[start Records supplied]

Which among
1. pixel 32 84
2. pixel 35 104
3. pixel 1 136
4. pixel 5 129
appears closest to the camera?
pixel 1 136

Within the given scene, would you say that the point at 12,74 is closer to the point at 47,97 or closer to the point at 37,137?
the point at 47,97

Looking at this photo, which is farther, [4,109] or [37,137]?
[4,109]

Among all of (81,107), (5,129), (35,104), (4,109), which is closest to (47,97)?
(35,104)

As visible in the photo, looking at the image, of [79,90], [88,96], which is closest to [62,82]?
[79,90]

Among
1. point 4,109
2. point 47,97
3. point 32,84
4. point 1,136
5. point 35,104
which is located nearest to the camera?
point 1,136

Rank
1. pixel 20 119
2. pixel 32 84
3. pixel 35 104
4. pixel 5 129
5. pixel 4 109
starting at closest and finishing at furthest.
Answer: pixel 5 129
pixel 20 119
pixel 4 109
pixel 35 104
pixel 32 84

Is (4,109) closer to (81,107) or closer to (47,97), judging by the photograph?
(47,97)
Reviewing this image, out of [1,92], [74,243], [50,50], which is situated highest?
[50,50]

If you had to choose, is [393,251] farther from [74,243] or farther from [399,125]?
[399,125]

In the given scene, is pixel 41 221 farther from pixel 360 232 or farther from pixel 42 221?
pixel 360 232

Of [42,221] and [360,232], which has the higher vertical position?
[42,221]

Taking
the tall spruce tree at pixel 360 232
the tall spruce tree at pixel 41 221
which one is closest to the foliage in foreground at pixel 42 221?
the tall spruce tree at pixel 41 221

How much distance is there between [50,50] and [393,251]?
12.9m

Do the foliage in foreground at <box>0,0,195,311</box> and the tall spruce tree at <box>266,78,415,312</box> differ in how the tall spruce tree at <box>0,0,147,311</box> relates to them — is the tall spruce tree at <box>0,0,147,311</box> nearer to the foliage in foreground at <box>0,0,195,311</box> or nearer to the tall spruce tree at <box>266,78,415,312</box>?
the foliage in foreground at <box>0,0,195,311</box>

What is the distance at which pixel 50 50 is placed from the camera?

[end Records supplied]

• [Exercise directions]: Pull out every line of the data above that contains the word "point", and list those lines unchanged.

• [Solution]:
Within the given scene, would you say that the point at 12,74 is closer to the point at 47,97 or closer to the point at 37,137?
the point at 47,97
1. point 4,109
2. point 47,97
3. point 32,84
4. point 1,136
5. point 35,104
point 1,136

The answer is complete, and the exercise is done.